==== Data in this exercise ====

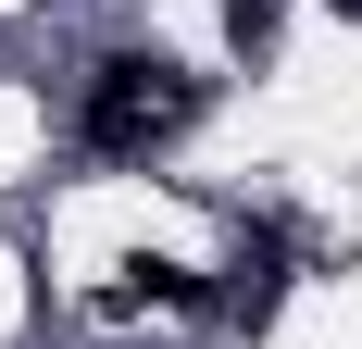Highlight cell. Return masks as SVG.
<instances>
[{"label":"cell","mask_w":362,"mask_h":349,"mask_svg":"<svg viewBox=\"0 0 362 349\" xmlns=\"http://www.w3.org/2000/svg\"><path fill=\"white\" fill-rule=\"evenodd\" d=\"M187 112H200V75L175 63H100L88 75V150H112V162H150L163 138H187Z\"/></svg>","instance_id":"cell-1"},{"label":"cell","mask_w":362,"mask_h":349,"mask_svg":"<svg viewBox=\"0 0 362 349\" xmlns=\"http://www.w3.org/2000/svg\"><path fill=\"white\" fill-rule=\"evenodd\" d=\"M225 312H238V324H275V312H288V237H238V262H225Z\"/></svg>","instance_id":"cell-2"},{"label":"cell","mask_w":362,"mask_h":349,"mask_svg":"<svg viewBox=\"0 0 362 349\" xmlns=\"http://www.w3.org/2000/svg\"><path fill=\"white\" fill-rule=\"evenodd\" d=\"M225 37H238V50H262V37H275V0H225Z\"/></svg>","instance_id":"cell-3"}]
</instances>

====
==== Data in this exercise ====

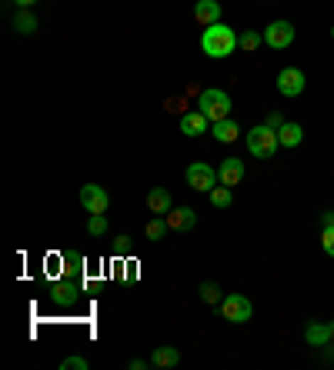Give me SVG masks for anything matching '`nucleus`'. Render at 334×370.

====

Required work: Rewrite the stretch of the listing from the line containing "Highlight cell. Return masks as SVG." through the line containing "</instances>", replacing "Highlight" with "Outline" and leaving everything else unchanged. Omit the pictures from your answer.

Written solution:
Outline cell. Return masks as SVG.
<instances>
[{"label":"cell","mask_w":362,"mask_h":349,"mask_svg":"<svg viewBox=\"0 0 362 349\" xmlns=\"http://www.w3.org/2000/svg\"><path fill=\"white\" fill-rule=\"evenodd\" d=\"M187 112H200V75L175 63H100L88 75V150H112V162H150L163 138H187Z\"/></svg>","instance_id":"cell-1"},{"label":"cell","mask_w":362,"mask_h":349,"mask_svg":"<svg viewBox=\"0 0 362 349\" xmlns=\"http://www.w3.org/2000/svg\"><path fill=\"white\" fill-rule=\"evenodd\" d=\"M225 312H238V324H275V312H288V237H238V262H225Z\"/></svg>","instance_id":"cell-2"},{"label":"cell","mask_w":362,"mask_h":349,"mask_svg":"<svg viewBox=\"0 0 362 349\" xmlns=\"http://www.w3.org/2000/svg\"><path fill=\"white\" fill-rule=\"evenodd\" d=\"M225 37H238V50H262V37H275V0H225Z\"/></svg>","instance_id":"cell-3"}]
</instances>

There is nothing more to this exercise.